Mit 12 Jahren machte Madeleine Boll (71) aus Granges bei Sierre Schlagzeilen: Sie war 1965 die erste lizenzierte Fussballerin der Schweiz. Sie nahm im Rahmen des Europacups der Cupsieger in Sion mit der C-Juniorenmannschaft am Vorspiel teil. Reporter aus vielen Ländern waren für die Partie Sion gegen Galatasaray Istanbul angereist und verbreiteten die Sensation, dass ein Mädchen in einer sonst reinen Jungenmannschaft mitspielte. Die Funktionäre aber, rieben sich die Augen: Ein Mädchen im Team? Geht gar nicht – aus statuarischen und medizinischen Gründen. Die Lizenz wurde ihr wieder entzogen.
Frauenfussballclubs im Aufwind
Während der Schulzeit spielte sie in einem Lausanner Club mit, bis die Trainingszeiten mit dem obligatorischen Haushaltunterricht kollidierten.
Sie aber kickte weiter. Anfangs in viel zu grossen Männerleibchen – Hauptsache die Clubfarben stimmten. 1970 bis 1974 wohnte sie im Wallis und spielte in Italien. Dies bedeutete zwar Spass, der Zeitaufwand für Training in Mailand, Spiele, An- und Rückreise war aber gross und ausser Reisespesen kein Verdienst.
Seither hat sich vieles geändert: Seit den 1960er Jahren sind weltweit und in der Schweiz viele Frauenfussballclubs entstanden. Über 1000 Clubs in der Schweiz haben ein Frauenteam und mittlerweile spielen über 41’000 Spielerinnen. Immer noch könnte vieles besser organisiert, anerkannt und honoriert sein.

Madeleine Boll war für viele junge Spielerinnen ein grosses Vorbild. Heute gibt sie sich bescheiden und verweist auf die jetzt berühmten Kickerinnen. Dennoch und immerhin: Das Maskottchen zur Frauen EM 2025 «Maddli» ist nach ihr benannt.
En route pour le foot
Im Vorfeld der Frauen EM 2025 ist Madeleine Boll eine gefragte Person: Gefühlt alle wollen sie für Interviews, Reportagen, Artikel, Präsentationen. Einige Nachrichten schwirrten hin und her, bis ein äusserst vergnügtes Gespräch per Telefon möglich wurde.

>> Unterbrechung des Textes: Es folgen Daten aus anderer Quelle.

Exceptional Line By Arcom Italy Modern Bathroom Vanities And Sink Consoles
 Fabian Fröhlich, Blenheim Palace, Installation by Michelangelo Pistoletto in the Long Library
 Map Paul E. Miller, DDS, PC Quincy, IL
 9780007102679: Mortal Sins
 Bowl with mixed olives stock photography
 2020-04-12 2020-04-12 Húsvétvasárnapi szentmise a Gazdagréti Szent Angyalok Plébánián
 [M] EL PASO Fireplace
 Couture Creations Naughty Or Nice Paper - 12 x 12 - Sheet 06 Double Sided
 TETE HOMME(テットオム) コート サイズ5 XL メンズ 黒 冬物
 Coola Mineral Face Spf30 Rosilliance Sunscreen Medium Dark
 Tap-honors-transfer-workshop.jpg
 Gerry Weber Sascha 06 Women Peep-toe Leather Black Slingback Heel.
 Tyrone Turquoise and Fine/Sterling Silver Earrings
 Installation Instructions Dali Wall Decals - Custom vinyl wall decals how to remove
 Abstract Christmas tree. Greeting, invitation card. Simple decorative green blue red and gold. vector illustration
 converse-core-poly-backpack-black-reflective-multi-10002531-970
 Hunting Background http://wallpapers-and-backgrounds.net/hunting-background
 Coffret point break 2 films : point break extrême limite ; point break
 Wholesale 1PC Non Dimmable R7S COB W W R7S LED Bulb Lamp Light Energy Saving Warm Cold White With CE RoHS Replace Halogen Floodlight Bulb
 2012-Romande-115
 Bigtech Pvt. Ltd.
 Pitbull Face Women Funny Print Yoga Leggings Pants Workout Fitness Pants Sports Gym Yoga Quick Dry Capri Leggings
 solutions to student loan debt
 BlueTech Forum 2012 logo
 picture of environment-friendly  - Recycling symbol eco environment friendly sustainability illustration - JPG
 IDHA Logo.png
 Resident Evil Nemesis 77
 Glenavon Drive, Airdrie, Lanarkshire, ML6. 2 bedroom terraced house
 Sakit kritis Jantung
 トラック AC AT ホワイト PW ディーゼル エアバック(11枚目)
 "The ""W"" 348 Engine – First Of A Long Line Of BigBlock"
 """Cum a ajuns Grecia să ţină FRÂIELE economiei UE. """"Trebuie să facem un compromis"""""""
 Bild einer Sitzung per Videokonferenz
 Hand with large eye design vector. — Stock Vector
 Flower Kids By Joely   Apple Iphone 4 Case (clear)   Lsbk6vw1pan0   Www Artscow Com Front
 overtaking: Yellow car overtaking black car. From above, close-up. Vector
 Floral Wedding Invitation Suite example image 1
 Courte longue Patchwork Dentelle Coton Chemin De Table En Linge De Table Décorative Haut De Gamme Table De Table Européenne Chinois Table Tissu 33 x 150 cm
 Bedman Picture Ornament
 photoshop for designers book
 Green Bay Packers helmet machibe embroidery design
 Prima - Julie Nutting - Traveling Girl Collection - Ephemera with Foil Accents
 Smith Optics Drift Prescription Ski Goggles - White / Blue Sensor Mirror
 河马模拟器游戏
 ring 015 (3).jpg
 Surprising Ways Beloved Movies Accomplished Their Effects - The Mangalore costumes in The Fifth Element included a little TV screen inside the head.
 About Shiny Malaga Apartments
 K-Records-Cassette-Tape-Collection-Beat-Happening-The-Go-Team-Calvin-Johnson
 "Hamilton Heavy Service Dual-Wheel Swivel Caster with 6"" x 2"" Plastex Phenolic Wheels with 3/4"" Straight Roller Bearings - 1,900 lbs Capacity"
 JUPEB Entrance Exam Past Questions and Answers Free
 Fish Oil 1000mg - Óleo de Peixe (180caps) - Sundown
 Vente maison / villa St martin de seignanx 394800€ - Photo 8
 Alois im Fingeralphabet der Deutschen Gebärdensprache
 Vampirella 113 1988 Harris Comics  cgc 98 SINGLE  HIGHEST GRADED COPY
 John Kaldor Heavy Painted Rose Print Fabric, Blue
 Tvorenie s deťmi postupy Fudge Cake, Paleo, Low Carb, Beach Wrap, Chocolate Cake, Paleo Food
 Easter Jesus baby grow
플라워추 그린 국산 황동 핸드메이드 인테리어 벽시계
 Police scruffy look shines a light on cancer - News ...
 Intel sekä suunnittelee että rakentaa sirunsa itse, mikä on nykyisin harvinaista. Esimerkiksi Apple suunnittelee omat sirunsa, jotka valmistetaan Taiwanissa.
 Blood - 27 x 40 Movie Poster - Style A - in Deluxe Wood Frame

«Es ist viel, es macht Freude, aber es ist auch anstrengend.»
Madeleine Boll
«Es ist viel, es macht Freude, aber es ist auch anstrengend. Wer fragt nach der EM im August dann noch nach mir? Ich werde weinen und mit Wehmut an den grossen, schönen anstrengenden Rummel denken», eröffnet sie das Gespräch.
Anmutige Mädchen auf Walliser Rasen
Sie muss gleich – wahrscheinlich schon zum hundertsten Mal – erklären, was denn 1965 die «medizinischen Gründe» für die Aberkennung der Spielerlizenz waren: Fussball sei ungesund und gefährlich für Mädchen und Frauen, befand man. Dies, obwohl der Hausarzt meinte, Madeleine sei stark und sportlich. Den Funktionären war das egal. In den Statuten des Vereins waren Mädchen nicht vorgesehen. Für Mädchen passte Ballett und Gymnastik.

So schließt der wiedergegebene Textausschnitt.